Whenever a line in the data contains "hyenaspotted", show that line.

*** Opening of Task inputs ***

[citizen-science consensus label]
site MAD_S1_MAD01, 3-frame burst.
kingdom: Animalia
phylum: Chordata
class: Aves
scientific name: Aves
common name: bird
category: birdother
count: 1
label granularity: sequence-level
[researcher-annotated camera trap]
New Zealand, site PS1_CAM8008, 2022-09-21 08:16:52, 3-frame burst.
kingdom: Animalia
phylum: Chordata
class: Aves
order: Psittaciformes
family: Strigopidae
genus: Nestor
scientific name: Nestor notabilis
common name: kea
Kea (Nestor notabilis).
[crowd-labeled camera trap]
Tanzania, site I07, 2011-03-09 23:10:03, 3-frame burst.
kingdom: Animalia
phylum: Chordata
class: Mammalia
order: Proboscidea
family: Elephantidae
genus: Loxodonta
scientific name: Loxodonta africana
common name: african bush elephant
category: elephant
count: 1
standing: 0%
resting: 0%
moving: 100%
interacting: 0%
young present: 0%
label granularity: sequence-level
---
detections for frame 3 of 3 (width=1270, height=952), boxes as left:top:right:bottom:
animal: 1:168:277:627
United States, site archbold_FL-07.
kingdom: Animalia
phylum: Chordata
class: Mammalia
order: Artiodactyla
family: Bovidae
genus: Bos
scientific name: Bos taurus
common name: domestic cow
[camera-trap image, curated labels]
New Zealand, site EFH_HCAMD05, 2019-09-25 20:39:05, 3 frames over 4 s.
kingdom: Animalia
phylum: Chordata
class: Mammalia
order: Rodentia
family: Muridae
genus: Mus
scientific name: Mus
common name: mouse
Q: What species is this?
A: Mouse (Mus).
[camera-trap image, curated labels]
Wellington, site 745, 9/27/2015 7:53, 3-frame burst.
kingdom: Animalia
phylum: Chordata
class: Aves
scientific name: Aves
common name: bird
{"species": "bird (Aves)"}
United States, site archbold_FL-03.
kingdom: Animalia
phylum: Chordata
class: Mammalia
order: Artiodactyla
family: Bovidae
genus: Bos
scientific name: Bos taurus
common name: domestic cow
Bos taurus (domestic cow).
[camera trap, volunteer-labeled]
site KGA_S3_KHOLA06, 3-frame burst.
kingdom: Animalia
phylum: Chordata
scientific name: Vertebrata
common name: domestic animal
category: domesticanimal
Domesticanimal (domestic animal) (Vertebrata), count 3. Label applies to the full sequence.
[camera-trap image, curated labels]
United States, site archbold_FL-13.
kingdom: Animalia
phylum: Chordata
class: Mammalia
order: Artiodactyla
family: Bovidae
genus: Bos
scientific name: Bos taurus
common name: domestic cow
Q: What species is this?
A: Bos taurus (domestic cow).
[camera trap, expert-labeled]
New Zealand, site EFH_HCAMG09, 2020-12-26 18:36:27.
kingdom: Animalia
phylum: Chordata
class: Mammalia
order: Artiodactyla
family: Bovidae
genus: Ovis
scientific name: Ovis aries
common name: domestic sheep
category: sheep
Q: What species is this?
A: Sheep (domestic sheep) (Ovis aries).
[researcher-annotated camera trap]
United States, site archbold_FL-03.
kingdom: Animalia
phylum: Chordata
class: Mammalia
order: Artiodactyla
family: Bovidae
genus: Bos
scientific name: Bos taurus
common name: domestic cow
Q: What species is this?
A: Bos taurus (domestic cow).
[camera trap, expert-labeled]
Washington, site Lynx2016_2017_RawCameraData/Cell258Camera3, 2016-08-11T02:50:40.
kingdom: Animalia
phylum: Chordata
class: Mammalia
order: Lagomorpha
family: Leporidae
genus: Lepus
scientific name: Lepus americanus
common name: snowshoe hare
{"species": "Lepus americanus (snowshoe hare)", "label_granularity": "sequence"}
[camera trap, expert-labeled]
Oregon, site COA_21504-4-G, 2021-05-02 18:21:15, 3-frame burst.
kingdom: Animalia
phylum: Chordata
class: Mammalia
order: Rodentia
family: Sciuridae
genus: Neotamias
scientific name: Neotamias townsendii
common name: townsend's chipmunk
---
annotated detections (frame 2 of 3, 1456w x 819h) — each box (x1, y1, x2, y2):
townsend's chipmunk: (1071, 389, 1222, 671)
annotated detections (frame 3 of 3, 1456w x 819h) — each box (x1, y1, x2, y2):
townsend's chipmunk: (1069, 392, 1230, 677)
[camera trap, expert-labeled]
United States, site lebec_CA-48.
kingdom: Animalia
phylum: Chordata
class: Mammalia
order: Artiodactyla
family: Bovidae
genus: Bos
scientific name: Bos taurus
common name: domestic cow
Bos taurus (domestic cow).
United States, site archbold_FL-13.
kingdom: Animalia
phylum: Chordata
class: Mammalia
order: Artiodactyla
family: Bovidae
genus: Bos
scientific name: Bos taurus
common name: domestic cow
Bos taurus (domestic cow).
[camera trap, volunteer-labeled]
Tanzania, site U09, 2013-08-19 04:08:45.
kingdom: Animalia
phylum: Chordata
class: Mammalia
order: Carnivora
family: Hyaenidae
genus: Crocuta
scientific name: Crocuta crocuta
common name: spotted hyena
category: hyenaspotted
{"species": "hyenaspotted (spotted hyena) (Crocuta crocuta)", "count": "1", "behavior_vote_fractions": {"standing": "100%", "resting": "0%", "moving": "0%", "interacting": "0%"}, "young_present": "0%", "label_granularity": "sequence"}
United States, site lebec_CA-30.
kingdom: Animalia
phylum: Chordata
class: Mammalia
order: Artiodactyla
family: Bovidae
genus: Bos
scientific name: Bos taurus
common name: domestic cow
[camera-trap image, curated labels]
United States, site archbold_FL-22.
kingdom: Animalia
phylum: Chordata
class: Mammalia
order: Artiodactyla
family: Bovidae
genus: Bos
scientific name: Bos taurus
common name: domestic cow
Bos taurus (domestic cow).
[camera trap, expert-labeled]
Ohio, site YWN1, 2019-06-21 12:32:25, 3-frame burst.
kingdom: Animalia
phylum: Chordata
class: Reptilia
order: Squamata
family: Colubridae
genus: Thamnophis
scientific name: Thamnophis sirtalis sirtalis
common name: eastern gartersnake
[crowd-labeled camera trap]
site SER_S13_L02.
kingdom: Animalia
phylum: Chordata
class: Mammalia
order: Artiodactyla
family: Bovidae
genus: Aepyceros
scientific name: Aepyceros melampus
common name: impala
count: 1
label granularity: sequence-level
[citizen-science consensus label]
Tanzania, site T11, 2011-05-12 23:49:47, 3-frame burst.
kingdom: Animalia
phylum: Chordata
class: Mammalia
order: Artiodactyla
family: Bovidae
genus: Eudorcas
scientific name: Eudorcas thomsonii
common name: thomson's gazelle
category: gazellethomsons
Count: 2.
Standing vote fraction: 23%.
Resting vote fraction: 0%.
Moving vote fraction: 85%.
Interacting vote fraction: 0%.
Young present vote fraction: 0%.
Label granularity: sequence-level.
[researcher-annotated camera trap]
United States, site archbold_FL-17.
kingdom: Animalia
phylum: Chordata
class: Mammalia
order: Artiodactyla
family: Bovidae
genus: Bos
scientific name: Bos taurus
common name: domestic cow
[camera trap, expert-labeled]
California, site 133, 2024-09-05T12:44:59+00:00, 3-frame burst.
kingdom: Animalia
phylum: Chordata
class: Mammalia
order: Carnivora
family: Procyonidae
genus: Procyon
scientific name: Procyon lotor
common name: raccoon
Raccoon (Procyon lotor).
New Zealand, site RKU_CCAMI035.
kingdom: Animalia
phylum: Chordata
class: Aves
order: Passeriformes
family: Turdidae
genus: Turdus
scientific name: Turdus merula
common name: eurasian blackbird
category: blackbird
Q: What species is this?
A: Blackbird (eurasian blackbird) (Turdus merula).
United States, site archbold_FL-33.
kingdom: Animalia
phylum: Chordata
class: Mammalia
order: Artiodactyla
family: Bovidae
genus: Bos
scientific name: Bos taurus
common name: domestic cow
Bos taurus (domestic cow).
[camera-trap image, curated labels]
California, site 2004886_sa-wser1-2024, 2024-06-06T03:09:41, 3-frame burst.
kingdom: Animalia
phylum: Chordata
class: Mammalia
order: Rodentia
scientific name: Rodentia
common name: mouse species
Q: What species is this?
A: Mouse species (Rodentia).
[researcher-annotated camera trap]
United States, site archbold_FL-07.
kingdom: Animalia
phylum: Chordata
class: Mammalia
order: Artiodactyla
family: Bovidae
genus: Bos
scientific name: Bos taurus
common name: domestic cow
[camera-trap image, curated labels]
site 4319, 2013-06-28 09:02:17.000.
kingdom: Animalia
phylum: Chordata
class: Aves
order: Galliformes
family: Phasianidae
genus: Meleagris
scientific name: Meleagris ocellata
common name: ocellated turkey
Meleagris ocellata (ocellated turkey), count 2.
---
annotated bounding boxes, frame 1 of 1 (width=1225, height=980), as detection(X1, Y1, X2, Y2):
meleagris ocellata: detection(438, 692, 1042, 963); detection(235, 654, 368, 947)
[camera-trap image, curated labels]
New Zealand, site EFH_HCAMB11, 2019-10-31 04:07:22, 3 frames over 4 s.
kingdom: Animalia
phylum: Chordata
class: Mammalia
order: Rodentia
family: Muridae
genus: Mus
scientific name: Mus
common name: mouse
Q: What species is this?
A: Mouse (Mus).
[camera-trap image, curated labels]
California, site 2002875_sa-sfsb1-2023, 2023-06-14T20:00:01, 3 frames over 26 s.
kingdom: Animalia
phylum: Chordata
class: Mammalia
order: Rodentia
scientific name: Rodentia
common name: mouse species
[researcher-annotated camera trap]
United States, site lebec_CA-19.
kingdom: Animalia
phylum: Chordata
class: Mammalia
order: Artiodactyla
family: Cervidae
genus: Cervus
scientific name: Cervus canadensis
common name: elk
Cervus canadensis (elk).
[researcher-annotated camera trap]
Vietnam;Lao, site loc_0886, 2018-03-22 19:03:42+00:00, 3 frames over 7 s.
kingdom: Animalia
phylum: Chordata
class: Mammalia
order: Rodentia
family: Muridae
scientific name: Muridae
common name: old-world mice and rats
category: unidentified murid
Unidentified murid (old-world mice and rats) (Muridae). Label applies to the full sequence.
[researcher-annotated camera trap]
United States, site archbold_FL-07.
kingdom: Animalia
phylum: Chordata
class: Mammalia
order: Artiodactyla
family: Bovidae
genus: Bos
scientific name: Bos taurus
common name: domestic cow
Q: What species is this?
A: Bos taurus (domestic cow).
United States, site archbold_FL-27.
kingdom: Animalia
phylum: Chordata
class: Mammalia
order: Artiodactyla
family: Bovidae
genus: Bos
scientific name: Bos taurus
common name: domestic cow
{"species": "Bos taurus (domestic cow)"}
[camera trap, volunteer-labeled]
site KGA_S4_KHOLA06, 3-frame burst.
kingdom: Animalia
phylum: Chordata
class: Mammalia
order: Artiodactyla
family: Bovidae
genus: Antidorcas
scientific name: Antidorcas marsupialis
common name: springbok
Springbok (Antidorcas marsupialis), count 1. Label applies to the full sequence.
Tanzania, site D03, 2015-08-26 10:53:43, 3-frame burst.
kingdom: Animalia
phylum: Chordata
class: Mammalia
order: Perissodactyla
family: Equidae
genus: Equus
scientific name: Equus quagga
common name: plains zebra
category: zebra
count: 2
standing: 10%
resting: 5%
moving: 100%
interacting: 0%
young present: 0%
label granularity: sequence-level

*** Close of Task inputs ***

● **Answer to this task**
category: hyenaspotted
{"species": "hyenaspotted (spotted hyena) (Crocuta crocuta)", "count": "1", "behavior_vote_fractions": {"standing": "100%", "resting": "0%", "moving": "0%", "interacting": "0%"}, "young_present": "0%", "label_granularity": "sequence"}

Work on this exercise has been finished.